Jack removed his hand from the button on the front of the phone, his colleagues watching in stunned silence. Looking down at her, he said, "This situation is not going to lead where you want it to. The police aren't about to agree to a trade. Adam Schiff will never enter this building and you know it. It was to a disadvantage that he wasn't here today, but it also means you still have time to back out of a murder conviction." He stepped between the gun and Claire, and for the first time saw a flicker of respect in the girl's eyes. She was listening to him. "Let my colleagues go," he said softly, "and we'll handle this."

Claire started to say his name, but was silenced when he held out his hand. Chanterelle gazed at him from behind the level of the gun and then nodded. "Get out," she said, "all of you, except you, Miss Kincaid." She was not stupid, had seen the glances between them, and knew enough to sense they cared for one another. The others slipped out of the room and down the stairs, their footsteps echoing faintly until they were assisted by the police. Only three remained now, in the sweltering heat, all of them damp with sweat but their keen minds working rapidly. Claire leaned against the waist-high shelves behind her, arms crossed.

The phone rang again and Chanterelle yanked the cord from the wall. "I don't want to talk to them anymore," she said, and he could see she was on the verge of either giving up or snapping. He had spent numerous hours in the presence of Dr. Olivet, whose evaluations of patients he trusted, and could detect the classic symptoms of stress. "This isn't what I wanted," she said, keeping the gun aimed at his head. "I sat in that courtroom every day during the trial, not just when my brother was on the stand, and I listened to you present the case. And you did a good job, but what was it you said to the press, Mr. McCoy? That sometimes people get run over when you're prosecuting a murder trial? Do you ever think about the victims you leave behind? The lives that are ruined because of the deals you make?"

He was watching her intently, offering no response. Then, it happened. The air conditioning system kicked on. The thunderous sound echoed through the air shafts in the building, and distracted her just for an instant. An instant was all it took. Claire did not completely see what happened, only that the back of Jack's hand caught the girl across the face and sent her crashing to the ground. Air flooded out the vents, lifting the hair off her neck as Jack picked up the gun and emptied the bullets onto the table.

"God forgive me," he said, gazing at the unconscious form on the floor.

Lennie Briscoe appraised the dazed look on the defendant's face as she was led from the building, then cracked, "Wow, Counselor. Maybe we should have you in the interrogation room more often." His humor was not shared by his companion, but it was meaningful when he added, "You may be a hard hat, McCoy, but I'm glad you're all right. You might want to stop by the van on your way out. Your daughter is just about to cut the police tape and come up for herself."

Trailing Claire to the elevator, Jack turned as the detective added, "She's just like you, Jack."

"Fortunately, she looks like her mother," he retorted, and pressed the button.

Claire entered with him and leaned against the railing, watching as the doors closed and took them down. There was a moment of silence before she said, "Hard to believe twelve hours ago we were in this same elevator, little realizing what we were in for." The note of melancholy faded from her voice, and a hint of her humor returned, the same humor that allowed her to see the best in every situation.

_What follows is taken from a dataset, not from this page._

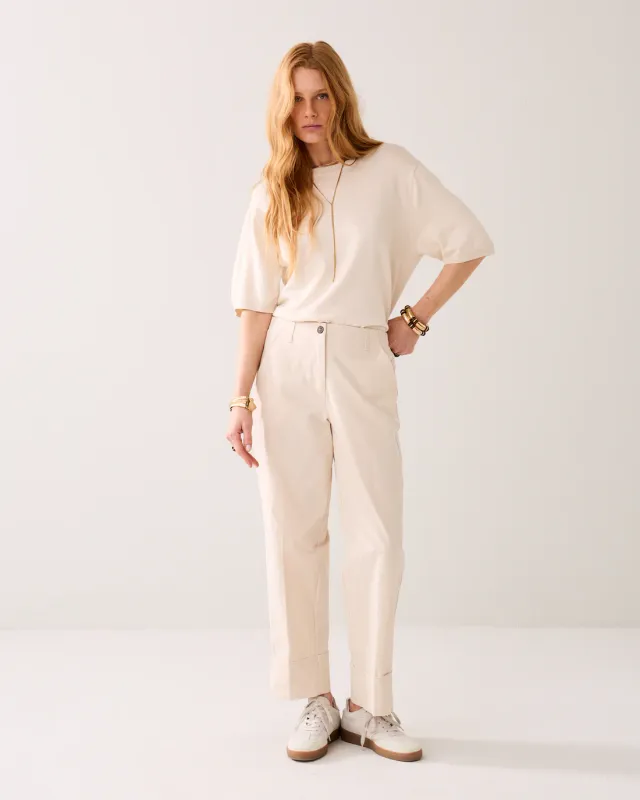 Cotton blend trousers cream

It was this that prompted her fierce arguments with Adam Schiff, the optimism that most men were good in some aspect of their life, that trials came out fairly and in the end, the good guys would always win. "It figures the air conditioning would come on now, when the building is going to be empty all weekend."

Jack smiled at her from across the elevator, attempting to repress the thoughts Chanterelle had awakened in him, wondering if perhaps he had not made a mistake in her brother's case. "It's the price of being a civil servant," he replied as they came to a gentle halt. The light flashed on and as the doors opened, he pushed away from the wall.

"Come on, Claire," he said, taking her arm, "I'll introduce you to my daughter."